Suara.com - Pada tanggal 7-8 September 2019 lalu, acara Jak-Japan Matsuri telah digelar di Plaza Tenggara Senayan. Acara ini merupakan festival persahabatan antara Indonesia dan Jepang.
Sesuai namanya, matsuri memang berarti festival ala Jepang. Hal ini membuat Jak Japan Matsuri tidak bisa dipisahkan dari aspek-aspek budaya dalam festival Jepang.
Salah satu aspek tersebut adalah mikoshi, atau tandu berukuran besar yang diarak di festival.
Dalam Jak Japan Matsuri kemarin, ada beberapa mikoshi yang diarak dan sukses menarik atensi para pengunjung. Bahkan, menurut akun Instagram @jktjapanmatsuri, pengunjung pun bisa turut serta menjadi bagian dari iring-iringan.
Baca Juga: Ada-ada Saja, Kitkat Jepang Rilis Varian yang Terinspirasi Rasa Pelabuhan
Namun, apa sebenarnya mikoshi dan apa fungsinya dalam festival ala Jepang?
Dirangkum Suara.com dari berbagai sumber, mikoshi merupakan tandu yang memiliki nilai religi atau biasa juga diartikan kuil Shinto portabel. Kata "koshi" dalam "mikoshi" juga berarti tandu.
Mikoshi merupakan bagian penting dari festival di Jepang, dan siapa pun yang bertugas mengaraknya akan mendapat kehormatan besar. Hal ini karena mikoshi dipercaya sebagai kendaraan untuk mengangkut dewa dari kuil.
Sebagai kuil portabel, mikoshi juga biasanya dibangun menyerupai miniatur kuil yang bersangkutan. Mulai dari atap, dinding, hingga pilar-pilarnya akan dibuat serupa. Bahkan, ada pula mikoshi yang dihiasi phoenix emas.
Mikoshi juga biasanya memiliki 2, 4, hingga 6 tiang. Tiang-tiang inilah yang nantinya akan digunakan untuk membawa mikoshi di bahu. Tak main-main, berat mikoshi dapat mencapai lebih dari 1 ton.
Baca Juga: Mengenal Lebih Dekat Budaya Jepang di Jak-Japan Matsuri 2019
Saat mengangkut mikoshi, warga Jepang juga punya kebiasaan untuk berteriak sembari mengguncangkan atau menggoyangkan mikoshi.
Hal ini bukan tanpa alasan. Warga Jepang biasanya menggoyangkan mikoshi sebagai undangan agar para dewa ikut bersenang-senang di festival.

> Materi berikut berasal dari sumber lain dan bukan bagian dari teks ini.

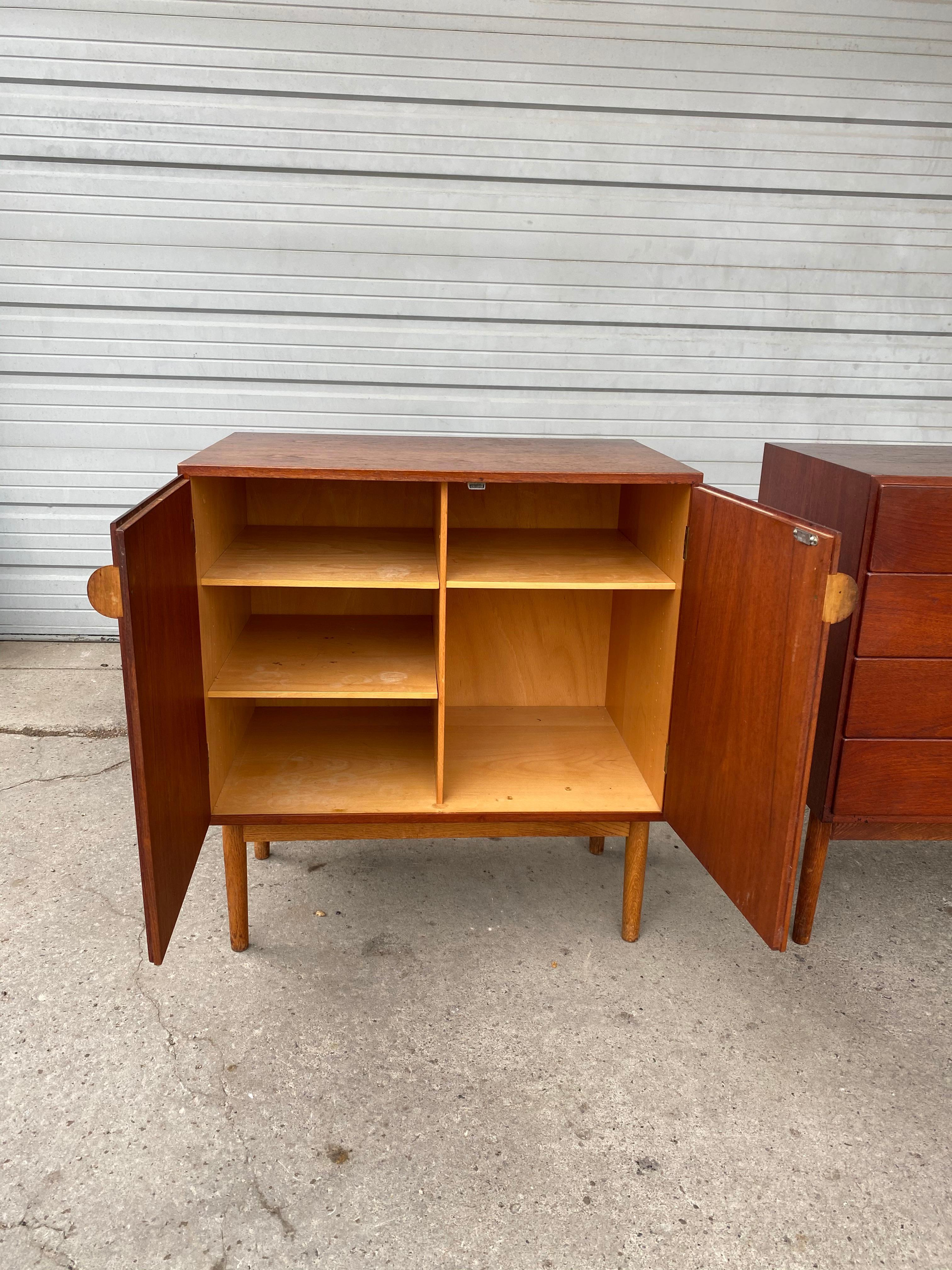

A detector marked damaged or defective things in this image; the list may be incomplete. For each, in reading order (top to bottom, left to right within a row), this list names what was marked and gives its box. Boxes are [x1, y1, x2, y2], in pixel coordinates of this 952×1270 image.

crack in concrete [0, 731, 128, 741]
crack in concrete [0, 752, 129, 792]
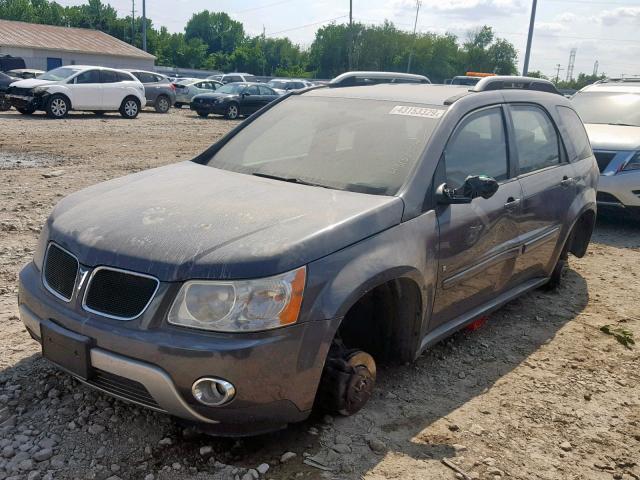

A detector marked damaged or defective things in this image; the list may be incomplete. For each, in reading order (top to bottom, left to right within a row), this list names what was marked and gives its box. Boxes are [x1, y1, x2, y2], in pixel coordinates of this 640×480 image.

damaged vehicle [6, 65, 146, 119]
damaged vehicle [17, 74, 596, 436]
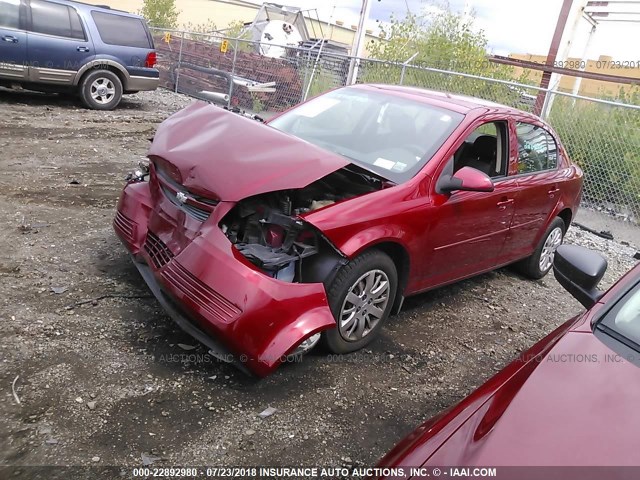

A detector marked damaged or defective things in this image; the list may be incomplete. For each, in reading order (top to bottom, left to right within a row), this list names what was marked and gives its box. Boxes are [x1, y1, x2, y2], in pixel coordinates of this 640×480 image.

crumpled hood [148, 102, 350, 202]
damaged red sedan [112, 84, 584, 376]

Di sisi lain, mikoshi juga akan diguncangkan saat melewati jalanan atau toko. Sebelum diguncangkan, para pengarak akan berteriak "Fure! Fure!" yang berarti "guncangkan!". Aksi ini dilakukan agar para dewa memberkahi daerah yang dilewati mikoshi tersebut.
Frasa "Wasshoi, wasshoi!" atau "Esa, hoisa, Esa, hoisa" juga kerap terdengar diteriakkan saat mengarak mikoshi. Kedua frasa ini membantu para pengarak untuk menjaga ritme dan membawa atmosfer bersemangat.
Prosesi mikoshi kadang juga diiringi tabuhan drum Jepang dan instrumen musik lainnya sehingga suasana matsuri atau festival akan lebih terasa.
Travelers tertarik melihat mikoshi secara langsung?